1. Is Owning This Business Meant For Me?
There is no use crying over spilt milk. It is better to take precautions and salvage yourself from debt and heartbreak by avoiding some common mistakes while buying a business for sale. The first thing to consider when buying a business is to know whether you are cut out for the job or not. If there is no match between your experience and qualification and the industry of the company on sale, then you must back-off. It is quite possible that you may have landed a great deal at a throwaway price, but if you can’t distinguish between apples and peaches, you can’t be a fruit seller.
Take some time off to think over your decision of becoming a business owner and dig deeper to understand what you are looking for in a satisfying career. Don’t just hop onto something because you are fed up of your present job. Create a career goal and identify your strengths and determine how they can be utilised in the best possible manner. Find the appropriate industry and business that suits your requirements both financially and personally and then move forward.
2. Will There Be Demand For this Business In Future?
If you found something that you would love to own and build further, then the next step is to identify the feasibility of the venture. Examine the market and the industry trends for the products and services being offered by the company. Survey the target consumers to determine the demand for the products and the gaps in delivery and service in the market. It is beneficial in the creation of an ideal product which fulfils the desires of the customers and is a cut above the competitors.
Moreover, study the offerings of the competition and check whether it is better or worse than the one you wish to own. Lastly, assess whether there is a sustained demand for the offering in the market or not. Based on your inferences, you can take a call on the future profitability of the company.
3. How Will I Finance The Deal And The Initial Capital Requirement?
There are many cases where seasoned entrepreneurs had to let go of a lucrative deal because they could not manage the finances. Before getting enticed by a money-spinning prospect, it is wiser to take control of the finances. If you are planning to apply for a business loan, you should be aware of the fact that besides the asking price you would need initial capital investment in the company to start trading.
Also, the business would not begin generating profit from day one as the cost of investment needs to be recovered first. Apart from these money matters, you need to consult a banking official or a lender to get an estimate of the amount of loan that can be acquired and what all documents are needed for the process.
4. Why Is The Seller Selling This Business?
It is definitely not possible to snoop around the office of the company, so you must upfront ask for the reason behind selling. If the answer seems unsatisfactory, you must probe further. This is the time when you get in touch with the suppliers and delivery managers, the employees and business partners or stakeholders to know about the true nature of the sale. If it is distress or urgent sale, then you need to tread the path carefully and check for any hidden skeletons in the closet.
The seller may try to hide tax liabilities, debts, and bad credits. Also in many cases, the businesses have failed to take off under the new management because the success of the venture was tied to the specific owner such as a chef in a restaurant or a designer in a fashion boutique.
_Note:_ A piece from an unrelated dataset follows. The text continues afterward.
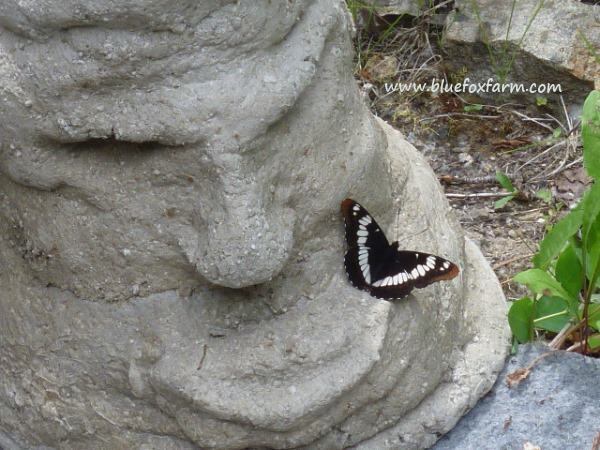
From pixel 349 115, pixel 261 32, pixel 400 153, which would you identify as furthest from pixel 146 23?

Make sure you are not making a wrong decision.
5. How Do I Conduct Due-Diligence?
Due-diligence is the most significant part of the deal as it makes the buyer aware of the condition of the business related to finances, debts, liabilities, profitability, credibility and much more. It is conducted when both the parties have agreed to move further with the purchase process and have signed a non-disclosure agreement to keep each other’s trade secrets confidential.
When undertaking due-diligence, the buyer must check for pending legal disputes, contracts with employees, suppliers and landlord, customer base and all company-owned business assets. The financial checklist must cover a record of all the financial documents for the past three to five years, GST returns, lease papers, franchise agreement (if applicable), and list of suppliers and loyal customers.
Though the capability and management skills of the new owner play a significant role in the eventual success of the business, the evaluation of the business for sale in New Zealand is essential for determining a solid base which acts as the perfect launch pad.